The threshold operates atop a prior layer of definitional mechanics that determine what counts as "urban" in the first place. The Census recognises two categories of urban units: statutory towns—places with a municipality, corporation, cantonment board, or notified town area committee—and census towns, which lack such bodies but satisfy three demographic-economic criteria simultaneously: a minimum population of 5,000, a density of at least 400 persons per square kilometre, and at least 75 per cent of the male main working population engaged in non-agricultural pursuits. The Million-Plus designation is then applied not to bare municipal limits but ordinarily to the urban agglomeration (UA)—a continuous urban spread comprising a core town together with its contiguous outgrowths and adjoining urban units. This agglomeration logic is decisive, because a city's municipal corporation may fall short of a million while the integrated UA, absorbing satellite municipalities and census towns, clears the bar.

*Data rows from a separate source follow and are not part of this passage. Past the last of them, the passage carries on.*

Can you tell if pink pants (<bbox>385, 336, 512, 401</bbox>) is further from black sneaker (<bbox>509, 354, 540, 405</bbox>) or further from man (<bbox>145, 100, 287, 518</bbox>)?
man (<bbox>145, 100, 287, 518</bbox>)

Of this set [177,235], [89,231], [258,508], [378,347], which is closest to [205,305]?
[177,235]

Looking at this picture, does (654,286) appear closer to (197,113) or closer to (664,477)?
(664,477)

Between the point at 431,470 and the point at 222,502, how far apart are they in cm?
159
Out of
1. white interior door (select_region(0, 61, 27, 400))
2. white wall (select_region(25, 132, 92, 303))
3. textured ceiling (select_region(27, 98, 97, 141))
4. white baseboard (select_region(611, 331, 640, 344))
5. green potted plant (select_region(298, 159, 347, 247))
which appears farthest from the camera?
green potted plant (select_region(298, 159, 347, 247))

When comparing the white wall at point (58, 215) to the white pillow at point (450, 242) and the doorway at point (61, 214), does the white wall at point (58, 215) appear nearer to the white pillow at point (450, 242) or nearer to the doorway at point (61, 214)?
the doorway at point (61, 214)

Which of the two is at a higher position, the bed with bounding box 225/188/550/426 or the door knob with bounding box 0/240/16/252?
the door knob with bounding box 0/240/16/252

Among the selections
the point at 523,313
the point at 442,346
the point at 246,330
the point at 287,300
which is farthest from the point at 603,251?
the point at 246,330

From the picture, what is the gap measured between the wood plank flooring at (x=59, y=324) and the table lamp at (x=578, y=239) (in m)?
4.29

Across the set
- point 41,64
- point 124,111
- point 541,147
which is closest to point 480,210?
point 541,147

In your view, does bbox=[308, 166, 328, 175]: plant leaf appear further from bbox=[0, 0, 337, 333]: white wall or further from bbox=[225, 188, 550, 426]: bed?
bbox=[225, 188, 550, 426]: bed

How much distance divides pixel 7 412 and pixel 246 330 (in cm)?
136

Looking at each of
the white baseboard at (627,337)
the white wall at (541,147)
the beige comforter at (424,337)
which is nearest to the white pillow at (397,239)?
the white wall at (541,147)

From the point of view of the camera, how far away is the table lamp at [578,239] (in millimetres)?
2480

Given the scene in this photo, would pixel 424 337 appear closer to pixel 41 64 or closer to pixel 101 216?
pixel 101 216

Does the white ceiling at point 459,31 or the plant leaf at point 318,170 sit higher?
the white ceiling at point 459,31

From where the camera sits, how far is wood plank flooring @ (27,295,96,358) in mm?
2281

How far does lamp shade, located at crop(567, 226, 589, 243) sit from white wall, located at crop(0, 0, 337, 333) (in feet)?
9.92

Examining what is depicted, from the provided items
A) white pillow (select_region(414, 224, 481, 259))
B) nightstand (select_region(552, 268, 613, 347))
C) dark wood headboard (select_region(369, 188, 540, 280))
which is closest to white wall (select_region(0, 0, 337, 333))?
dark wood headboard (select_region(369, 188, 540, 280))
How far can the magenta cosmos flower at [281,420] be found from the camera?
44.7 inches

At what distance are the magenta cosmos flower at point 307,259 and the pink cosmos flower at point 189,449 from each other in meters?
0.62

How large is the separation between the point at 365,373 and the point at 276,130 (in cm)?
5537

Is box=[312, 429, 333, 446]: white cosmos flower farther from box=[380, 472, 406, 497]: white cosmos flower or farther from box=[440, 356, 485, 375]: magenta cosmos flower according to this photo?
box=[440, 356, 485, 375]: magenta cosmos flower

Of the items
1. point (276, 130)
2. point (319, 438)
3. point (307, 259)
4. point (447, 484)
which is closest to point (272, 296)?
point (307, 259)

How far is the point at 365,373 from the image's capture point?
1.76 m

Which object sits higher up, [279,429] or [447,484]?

A parallel and frequently conflated classification is the Class I town, which the Census defines as any urban unit with a population of 100,000 or more. Million-Plus Cities are therefore a subset—the largest stratum—of Class I towns. Above the million threshold the Census and allied planning literature further isolate megacities, defined as urban agglomerations exceeding ten million inhabitants; in the 2011 Census, Greater Mumbai, Delhi, and Kolkata qualified. The data feed directly into administrative consequences: the 74th Constitutional Amendment Act, 1992 mandates District Planning Committees and, for Million-Plus areas, Metropolitan Planning Committees under Article 243ZE for every metropolitan area with a population of one million or more, making the census figure a constitutional trigger rather than a purely statistical curiosity.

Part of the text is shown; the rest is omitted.